Lawyers will also need to know how to destroy electronic information, including erasing metadata, and how to go beyond the normal deletion steps in order to accomplish secure and complete e-document destruction. Lawyers should take care to avoid importing software codes and e-data from outsiders into their client’s e-data or into the law firm’s systems. Importing software-coded documents into the firm’s computers can result in spreading unwanted information and make subsequent deletions extremely difficult.
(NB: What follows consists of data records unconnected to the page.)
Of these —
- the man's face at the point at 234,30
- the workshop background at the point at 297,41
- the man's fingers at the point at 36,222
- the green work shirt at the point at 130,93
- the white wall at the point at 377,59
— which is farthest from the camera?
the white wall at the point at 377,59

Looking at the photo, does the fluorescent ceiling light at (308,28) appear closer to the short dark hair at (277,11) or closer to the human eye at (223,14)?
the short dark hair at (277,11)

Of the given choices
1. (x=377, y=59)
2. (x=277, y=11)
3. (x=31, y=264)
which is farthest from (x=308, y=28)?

Other Emerging Ethics Challenges
Emerging technology will challenge lawyers in other ways. It may become more difficult for lawyers to maintain a relationship of trust and confidence in a less personal electronic environment. The scope of the client-lawyer relationship will also be influenced by technology. Downloadable and online services will likely become more available to consumers at potentially less cost. The factors for judging the reasonableness of a lawyer’s fee under Model Rule 1.5 may include the medium in which the services are rendered. The same may be true regarding the reasonableness of expenses a lawyer may charge under Rule 1.5. Lawyers may find that it is harder to justify charging by the hour for services that are delivered electronically and with greater efficiency. There will be greater pressure to pass on the efficiencies of technology to consumers. This could result in some legal services being packaged and charged at a flat fee or on a task-based or value billing basis.
Emerging technology allows for greater mobility of lawyers and will likely influence the way lawyers practice as a law firm or as an association of lawyers. Advancing technology will also influence the rules relating to lawyer advertising and marketing, including the use of lawyer blogs and the means by which lawyers may engage in direct contact with prospective clients.
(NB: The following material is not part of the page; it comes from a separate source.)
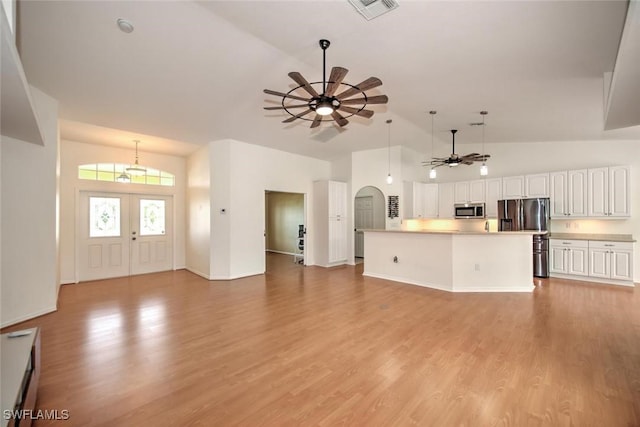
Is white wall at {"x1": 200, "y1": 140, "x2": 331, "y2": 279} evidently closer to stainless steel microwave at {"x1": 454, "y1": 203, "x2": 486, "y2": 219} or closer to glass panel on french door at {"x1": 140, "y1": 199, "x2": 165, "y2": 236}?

The ability of lawyers to have a virtual presence in a jurisdiction in which they are not admitted to practice will have consequences on rules relating to the multi-jurisdictional practice of law (see Model Rules 5.5 and 8.5). Whether the ability to practice virtually in a jurisdiction will constitute a systematic and continuous presence in the jurisdiction or whether it will be viewed as providing legal services on a temporary basis will be one of the interesting challenges facing the legal profession in the future.
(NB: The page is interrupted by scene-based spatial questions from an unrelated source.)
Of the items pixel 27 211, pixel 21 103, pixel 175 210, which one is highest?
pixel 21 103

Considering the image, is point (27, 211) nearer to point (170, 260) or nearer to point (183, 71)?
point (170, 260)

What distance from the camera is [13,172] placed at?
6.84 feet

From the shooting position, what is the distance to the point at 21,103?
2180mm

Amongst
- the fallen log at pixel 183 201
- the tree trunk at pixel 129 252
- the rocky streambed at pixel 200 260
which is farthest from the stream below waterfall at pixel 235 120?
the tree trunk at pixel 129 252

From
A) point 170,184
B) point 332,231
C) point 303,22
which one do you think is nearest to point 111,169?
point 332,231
Ethics rules are not intended to govern every ethical problem a lawyer encounters in the use of technology. The rules generally tell lawyers what is and what is not permissible conduct within certain parameters. Lawyers will continue to need to exercise professional judgment in analyzing the ethical implications in each situation in determining how to satisfy their professional responsibility to their clients, the court, and third parties.